Many individual parts, like frame angle, were identifiable by a key measurement (i.e. length), but that didn’t always work – sometimes field assemblers would just guess and grab the wrong part. “We wanted to find a better way to label each unique part, but we found that conventional labeling had several drawbacks,” says Sweet Hupp. “Then, Benjamin Steel asked us to come see their new 3D tube laser, and a ‘better way’ became pretty obvious.”

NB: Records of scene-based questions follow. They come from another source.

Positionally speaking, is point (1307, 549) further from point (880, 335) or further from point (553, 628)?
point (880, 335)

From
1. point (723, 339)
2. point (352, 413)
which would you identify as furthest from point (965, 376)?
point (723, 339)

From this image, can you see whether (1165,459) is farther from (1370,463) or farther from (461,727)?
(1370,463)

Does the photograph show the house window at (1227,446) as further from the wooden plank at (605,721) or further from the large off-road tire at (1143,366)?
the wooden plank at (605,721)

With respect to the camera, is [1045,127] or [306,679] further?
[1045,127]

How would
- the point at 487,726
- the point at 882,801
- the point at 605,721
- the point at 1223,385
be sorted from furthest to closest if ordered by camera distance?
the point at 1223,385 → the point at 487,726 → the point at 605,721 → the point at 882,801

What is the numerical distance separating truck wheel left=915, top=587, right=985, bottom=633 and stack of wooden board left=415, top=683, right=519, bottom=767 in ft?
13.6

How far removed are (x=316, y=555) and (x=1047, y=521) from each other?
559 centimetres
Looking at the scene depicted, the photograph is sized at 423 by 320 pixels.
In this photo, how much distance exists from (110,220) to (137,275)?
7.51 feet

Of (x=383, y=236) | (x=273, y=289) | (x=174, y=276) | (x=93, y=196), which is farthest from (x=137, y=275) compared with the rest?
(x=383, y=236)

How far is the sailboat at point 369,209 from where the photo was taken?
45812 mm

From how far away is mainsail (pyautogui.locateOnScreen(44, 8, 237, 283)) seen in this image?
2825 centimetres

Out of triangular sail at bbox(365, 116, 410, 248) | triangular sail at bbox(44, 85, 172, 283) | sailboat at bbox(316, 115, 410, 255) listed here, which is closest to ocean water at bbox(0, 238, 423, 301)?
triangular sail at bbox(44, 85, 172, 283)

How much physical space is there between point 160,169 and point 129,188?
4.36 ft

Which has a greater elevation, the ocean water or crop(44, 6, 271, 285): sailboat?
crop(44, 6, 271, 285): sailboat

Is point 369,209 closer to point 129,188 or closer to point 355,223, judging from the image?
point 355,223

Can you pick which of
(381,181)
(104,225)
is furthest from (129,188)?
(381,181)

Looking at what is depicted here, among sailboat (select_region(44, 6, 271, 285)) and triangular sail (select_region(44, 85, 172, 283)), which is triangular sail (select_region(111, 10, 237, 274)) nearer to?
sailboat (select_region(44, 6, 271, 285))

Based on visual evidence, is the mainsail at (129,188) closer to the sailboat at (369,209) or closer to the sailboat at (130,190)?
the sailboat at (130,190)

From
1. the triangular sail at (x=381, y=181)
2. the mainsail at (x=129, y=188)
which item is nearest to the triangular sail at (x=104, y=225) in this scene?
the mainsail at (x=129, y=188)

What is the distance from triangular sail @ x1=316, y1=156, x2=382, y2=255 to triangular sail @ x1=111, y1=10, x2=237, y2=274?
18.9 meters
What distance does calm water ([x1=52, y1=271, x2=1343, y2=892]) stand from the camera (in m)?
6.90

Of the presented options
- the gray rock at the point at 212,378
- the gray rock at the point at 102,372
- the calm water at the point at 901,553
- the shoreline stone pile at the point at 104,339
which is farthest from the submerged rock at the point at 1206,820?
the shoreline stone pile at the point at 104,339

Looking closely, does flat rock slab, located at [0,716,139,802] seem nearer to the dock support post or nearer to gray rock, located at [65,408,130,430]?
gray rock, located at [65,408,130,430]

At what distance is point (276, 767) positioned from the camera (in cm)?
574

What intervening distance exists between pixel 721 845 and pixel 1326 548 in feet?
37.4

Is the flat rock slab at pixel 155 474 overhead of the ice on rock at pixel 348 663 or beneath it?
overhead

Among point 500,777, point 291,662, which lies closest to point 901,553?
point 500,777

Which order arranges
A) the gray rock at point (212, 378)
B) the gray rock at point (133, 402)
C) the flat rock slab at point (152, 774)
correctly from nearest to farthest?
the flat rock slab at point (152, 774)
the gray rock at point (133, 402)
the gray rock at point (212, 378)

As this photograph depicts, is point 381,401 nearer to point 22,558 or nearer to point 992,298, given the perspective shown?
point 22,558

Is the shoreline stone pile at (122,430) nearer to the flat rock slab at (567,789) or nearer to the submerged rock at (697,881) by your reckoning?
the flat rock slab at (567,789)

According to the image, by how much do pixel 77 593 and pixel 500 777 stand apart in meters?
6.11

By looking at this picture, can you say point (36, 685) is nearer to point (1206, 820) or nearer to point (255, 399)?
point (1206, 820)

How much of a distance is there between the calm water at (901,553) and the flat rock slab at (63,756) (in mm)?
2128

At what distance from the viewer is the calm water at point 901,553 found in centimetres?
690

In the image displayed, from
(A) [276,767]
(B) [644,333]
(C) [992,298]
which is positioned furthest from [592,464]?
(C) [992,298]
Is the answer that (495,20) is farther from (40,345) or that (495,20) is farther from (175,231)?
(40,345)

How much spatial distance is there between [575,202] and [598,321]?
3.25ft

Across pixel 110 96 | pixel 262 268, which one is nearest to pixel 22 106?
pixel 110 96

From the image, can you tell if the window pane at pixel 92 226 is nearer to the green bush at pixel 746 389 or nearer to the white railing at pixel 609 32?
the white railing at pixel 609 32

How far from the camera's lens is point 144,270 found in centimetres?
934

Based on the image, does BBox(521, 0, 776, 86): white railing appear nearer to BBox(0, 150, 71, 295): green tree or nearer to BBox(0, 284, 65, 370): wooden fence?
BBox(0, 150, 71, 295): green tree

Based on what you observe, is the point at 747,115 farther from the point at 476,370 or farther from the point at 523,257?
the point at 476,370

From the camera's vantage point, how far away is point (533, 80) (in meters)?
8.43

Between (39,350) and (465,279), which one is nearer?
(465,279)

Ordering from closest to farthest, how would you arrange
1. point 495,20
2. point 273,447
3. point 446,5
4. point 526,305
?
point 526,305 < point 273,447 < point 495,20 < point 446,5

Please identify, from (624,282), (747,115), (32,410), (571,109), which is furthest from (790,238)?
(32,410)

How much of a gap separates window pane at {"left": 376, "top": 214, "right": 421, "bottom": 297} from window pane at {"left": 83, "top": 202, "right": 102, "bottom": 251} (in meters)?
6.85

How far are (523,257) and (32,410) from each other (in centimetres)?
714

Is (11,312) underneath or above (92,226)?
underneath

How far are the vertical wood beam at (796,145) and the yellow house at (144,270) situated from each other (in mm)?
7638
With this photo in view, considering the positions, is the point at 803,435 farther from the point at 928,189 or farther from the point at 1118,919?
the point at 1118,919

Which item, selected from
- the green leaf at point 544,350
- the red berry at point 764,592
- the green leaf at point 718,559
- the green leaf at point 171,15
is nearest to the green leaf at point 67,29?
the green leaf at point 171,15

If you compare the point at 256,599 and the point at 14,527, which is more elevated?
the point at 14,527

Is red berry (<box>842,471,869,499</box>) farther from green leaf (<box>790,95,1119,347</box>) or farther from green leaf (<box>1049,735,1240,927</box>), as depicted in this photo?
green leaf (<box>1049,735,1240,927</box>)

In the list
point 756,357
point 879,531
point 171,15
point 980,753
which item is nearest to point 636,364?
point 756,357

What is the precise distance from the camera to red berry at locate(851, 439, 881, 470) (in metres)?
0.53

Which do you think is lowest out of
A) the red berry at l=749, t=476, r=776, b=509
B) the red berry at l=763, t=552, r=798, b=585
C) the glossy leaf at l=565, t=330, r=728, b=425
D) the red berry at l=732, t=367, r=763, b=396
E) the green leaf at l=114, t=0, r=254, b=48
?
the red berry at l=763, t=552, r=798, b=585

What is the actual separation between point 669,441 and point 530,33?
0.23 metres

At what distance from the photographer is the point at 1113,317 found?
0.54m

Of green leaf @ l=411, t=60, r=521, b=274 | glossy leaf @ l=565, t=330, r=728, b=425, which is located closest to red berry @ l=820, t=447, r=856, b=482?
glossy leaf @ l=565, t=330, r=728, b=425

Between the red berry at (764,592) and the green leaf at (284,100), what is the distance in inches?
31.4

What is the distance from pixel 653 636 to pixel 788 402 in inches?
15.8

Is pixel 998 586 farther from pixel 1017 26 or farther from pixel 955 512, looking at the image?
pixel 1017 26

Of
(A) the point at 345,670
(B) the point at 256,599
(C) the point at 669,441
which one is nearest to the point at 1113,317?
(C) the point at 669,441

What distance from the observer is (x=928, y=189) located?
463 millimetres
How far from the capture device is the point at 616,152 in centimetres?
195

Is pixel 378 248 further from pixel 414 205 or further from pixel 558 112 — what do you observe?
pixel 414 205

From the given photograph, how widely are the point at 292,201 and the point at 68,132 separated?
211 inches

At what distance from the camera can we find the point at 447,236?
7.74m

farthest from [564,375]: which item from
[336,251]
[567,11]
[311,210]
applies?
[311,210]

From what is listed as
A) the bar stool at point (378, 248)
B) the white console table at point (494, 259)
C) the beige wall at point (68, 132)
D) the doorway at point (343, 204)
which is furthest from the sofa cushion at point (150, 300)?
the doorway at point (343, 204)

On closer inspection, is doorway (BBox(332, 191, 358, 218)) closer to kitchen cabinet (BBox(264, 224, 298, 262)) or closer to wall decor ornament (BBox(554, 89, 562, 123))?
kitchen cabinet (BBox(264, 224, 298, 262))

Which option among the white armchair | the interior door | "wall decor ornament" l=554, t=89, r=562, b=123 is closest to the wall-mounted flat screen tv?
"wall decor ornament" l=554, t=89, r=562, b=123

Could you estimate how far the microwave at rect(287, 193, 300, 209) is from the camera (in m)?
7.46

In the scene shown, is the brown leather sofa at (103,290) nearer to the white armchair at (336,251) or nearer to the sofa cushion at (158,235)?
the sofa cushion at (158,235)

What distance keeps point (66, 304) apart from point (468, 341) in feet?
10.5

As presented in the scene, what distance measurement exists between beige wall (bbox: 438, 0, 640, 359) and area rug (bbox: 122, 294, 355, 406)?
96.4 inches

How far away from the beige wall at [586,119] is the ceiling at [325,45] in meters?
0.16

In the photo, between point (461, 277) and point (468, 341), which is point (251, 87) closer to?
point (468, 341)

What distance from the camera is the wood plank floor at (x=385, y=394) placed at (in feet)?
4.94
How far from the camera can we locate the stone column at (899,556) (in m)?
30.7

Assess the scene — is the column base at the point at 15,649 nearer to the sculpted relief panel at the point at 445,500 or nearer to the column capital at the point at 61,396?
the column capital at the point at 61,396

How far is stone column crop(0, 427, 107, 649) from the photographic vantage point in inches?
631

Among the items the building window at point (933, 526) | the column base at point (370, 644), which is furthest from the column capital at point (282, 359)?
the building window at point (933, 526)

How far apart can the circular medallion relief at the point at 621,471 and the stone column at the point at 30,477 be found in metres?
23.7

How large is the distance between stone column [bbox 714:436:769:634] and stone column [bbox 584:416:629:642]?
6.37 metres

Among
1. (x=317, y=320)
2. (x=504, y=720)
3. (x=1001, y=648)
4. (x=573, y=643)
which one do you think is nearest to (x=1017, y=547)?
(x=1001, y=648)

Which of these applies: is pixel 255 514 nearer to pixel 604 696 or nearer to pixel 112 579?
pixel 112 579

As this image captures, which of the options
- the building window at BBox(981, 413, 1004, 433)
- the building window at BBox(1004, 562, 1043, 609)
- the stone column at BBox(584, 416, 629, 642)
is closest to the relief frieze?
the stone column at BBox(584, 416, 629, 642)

While demonstrating the capabilities of the 3D tube laser, the operator etched some alphanumeric characters in a demo tube. “When they saw that, the Sweet visitors got pretty excited and asked if it could etch angle iron,” recalls Tim Halloran, Benjamin Steel’s Production Manager. “We hadn’t tried that, but thought it would work. And it did. We gave Sweet some samples for galvanizing. All of their equipment lives outdoors, so it must be galvanized. They were concerned that the zinc coating would fill the etching and make the part number unreadable. Turned out that wasn’t a problem at all.”

But much of the angle Benjamin Steel processed for Sweet was run on Benjamin’s Ficep Angle Line, where holes and notches were punched and the piece was cut to length. Halloran explains, “Cost-wise it wouldn’t make sense to move that product to our tube laser to etch the part number, but we didn’t have to. Our Ficep line has a Marking Unit where we can mark parts without having to remove them from the machine. So our friends at Sweet now get their part number on nearly all the frame pieces we run for them.”

“We would not have expected our steel supplier to help solve our part identification problem,” says Sweet Hupp. “But honestly, they didn’t know we were having the problem. The lesson is to rely more on your suppliers to develop solutions with and for you. If you have a supplier the caliber of Benjamin Steel, you won’t believe how many problems they can help you solve.”